- _Excerpted text_:
— Begin —

NJPW G1 Climax Primer

 

 

 

 

The 27th edition of New Japan’s G1 Climax tournament begins on Monday and if you’ve ever thought about dipping your toe in the water now’s the time to do it. The format provides a great opportunity for new viewers to familiarise themselves with the heavyweights of the company and will set up the next six months of feuds, taking us all the way up to Wrestle Kingdom in January. I hope this guide will encourage some of you to get in on some of the best wrestling in the world. Let’s get to it!

The Tournament

New Japan has held annual tournaments under various guises since 1974, but following a year off, it was rechristened the G1 (Grade One) Climax in 1991 and has remained that way ever since. The night of the finals is second only to the company’s January 4th Tokyo Dome show in terms of prestige. The current format (since 2012): a round-robin tournament split into two blocks of ten wrestlers. The winners of these blocks will face each other in the final and the winner of that match, assuming it’s not IWGP champion Kazuchika Okada, gets a title shot at Wrestle Kingdom in January. Every match has a 30-minute time limit with two points for a victory, one point for a draw, zero points for a loss.

— End —

- _Task requirements_:
1. The G1 Climax primer gives a point value for each possible match outcome. List every outcome with its points.
2. Write the next part of the G1 Climax primer, picking up after its final sentence.

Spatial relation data
— Begin —

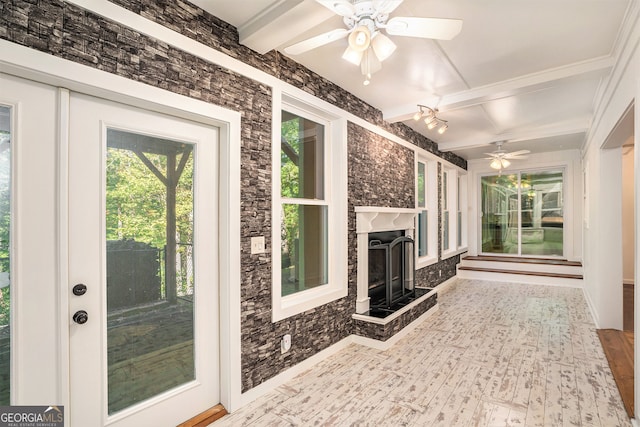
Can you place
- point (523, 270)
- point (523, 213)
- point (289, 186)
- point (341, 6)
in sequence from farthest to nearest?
1. point (523, 213)
2. point (523, 270)
3. point (289, 186)
4. point (341, 6)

— End —

- _Answer set_:
1.
Victory: two points
Draw: one point
Loss: zero points

2.
As with the last few years, the tournament is taking place over 19 shows, running A Block one night, B Block the next. There are five G1 contests per card, with the participants from the other block, plus the rest of the roster, wrestling in undercard tag matches (note: for most shows I’ll only be reviewing the G1 matches). The benefit of this layout is that it ensures everyone has a decent number of days off from wrestling hard-fought singles matches and it’s easier to keep track of standings.

The Wrestlers

A Block

Bad Luck Fale (4th year)

 

 

 

 

 

It’s been a decent 2017 for the big Tongan. The Bullet Club stalwart reached the final of the New Japan Cup in March and though he lost that match he went on to challenge Kazuchika Okada for the IWGP title a few months later. Both that title challenge and the Cup final against Katsuyori Shibata were very good matches, proving he can still bring it with the right opponents. In fact, at this point he’s surely underrated in his ability to deliver in big matches. He also remains a believable monster – a giant compared to most in the company – and is capable of beating anyone.

Hirooki Goto (10th year)

 

 

 

 

 

In my primer for last year’s tournament I said Goto’s time had passed and it was hard to see him doing well. Not so. Goto was a surprise finalist, losing to Kenny Omega, and then went on to beat former tag partner Shibata for the NEVER Openweight title at Wrestle Kingdom. His run with the belt was not exactly inspired and he recently lost it to Minoru Suzuki, but despite general apathy towards him and his reputation as a choker, the guy can go in the ring. Still, a repeat of last year’s slightly fortuitous run is hard to see.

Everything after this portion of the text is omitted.